> [EXCERPT PROVIDED]:
# # # # # # #

It's going to happen anyway for at least a large portion of every day simply because it's cheaper. Electricity is a sizable chunk of the cost to operate a datacenter and at least while the sun is up, solar is significantly cheaper than any other energy source. Grid scale battery overnights is cheaper but less so obviously.

You don't need climate pledges when the thing you're pledging to do saves you substantial amounts of money, and we really don't need quite so much climate moralizing when now the transition to carbon free electricity seems obvious, inevitable, and imminent because of direct immediate cost.

Now the question is just how can we accelerate this a little without creating false economies or distorting the market too much, just a small incentive here and penalty there along with funding for big projects to make them happen earlier.

p1mrx 3 days ago | parent [-]

> It's going to happen anyway for at least a large portion of every day simply because it's cheaper.

That's precisely why a 24/7 goal matters. Energy is already cheap and clean for a large portion of the day, but covering the rest of the day will require significant investment.

colechristensen 3 days ago | parent [-]

The reason electricity is cheap at night is that non-variable sources have fixed cost and the capacity is going wasted when unused. Solar having the daily peak is going to invert this so nighttime electricity is going to get considerably more expensive. Solar maximum is going to be the cheapest electricity of the day.

There are a few residential utilities in Australia which give users free electricity for 3 hours a day to encourage users to divert their usage to that period.

Widespread solar deployment significantly changes the electricity market. Further deployment is going to push fossil plants to charge higher rates when they're needed to the point where supply outstrips demand and it becomes cheaper to shut down a plant which will further increase overnight prices.

# # # # # # #

> [SOURCE DATA]:
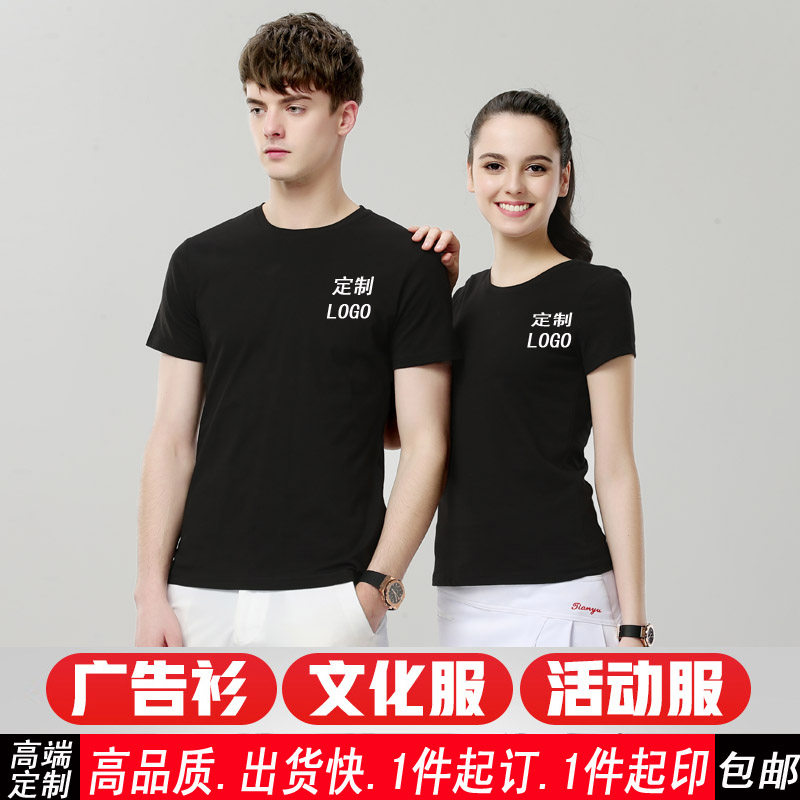 Sashimi Short sleeves Male T-shirt Customized work clothes Inprint Shirts Embroidery company LOGO Dingmaking Corporate culture Shirt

# # # # # # #

> [TASK PROMPT]:
Reproduce the discussion about solar power and electricity prices in full, word for word.

> [REPLY]:
It's going to happen anyway for at least a large portion of every day simply because it's cheaper. Electricity is a sizable chunk of the cost to operate a datacenter and at least while the sun is up, solar is significantly cheaper than any other energy source. Grid scale battery overnights is cheaper but less so obviously.

You don't need climate pledges when the thing you're pledging to do saves you substantial amounts of money, and we really don't need quite so much climate moralizing when now the transition to carbon free electricity seems obvious, inevitable, and imminent because of direct immediate cost.

Now the question is just how can we accelerate this a little without creating false economies or distorting the market too much, just a small incentive here and penalty there along with funding for big projects to make them happen earlier.

p1mrx 3 days ago | parent [-]

> It's going to happen anyway for at least a large portion of every day simply because it's cheaper.

That's precisely why a 24/7 goal matters. Energy is already cheap and clean for a large portion of the day, but covering the rest of the day will require significant investment.

colechristensen 3 days ago | parent [-]

The reason electricity is cheap at night is that non-variable sources have fixed cost and the capacity is going wasted when unused. Solar having the daily peak is going to invert this so nighttime electricity is going to get considerably more expensive. Solar maximum is going to be the cheapest electricity of the day.

There are a few residential utilities in Australia which give users free electricity for 3 hours a day to encourage users to divert their usage to that period.

Widespread solar deployment significantly changes the electricity market. Further deployment is going to push fossil plants to charge higher rates when they're needed to the point where supply outstrips demand and it becomes cheaper to shut down a plant which will further increase overnight prices.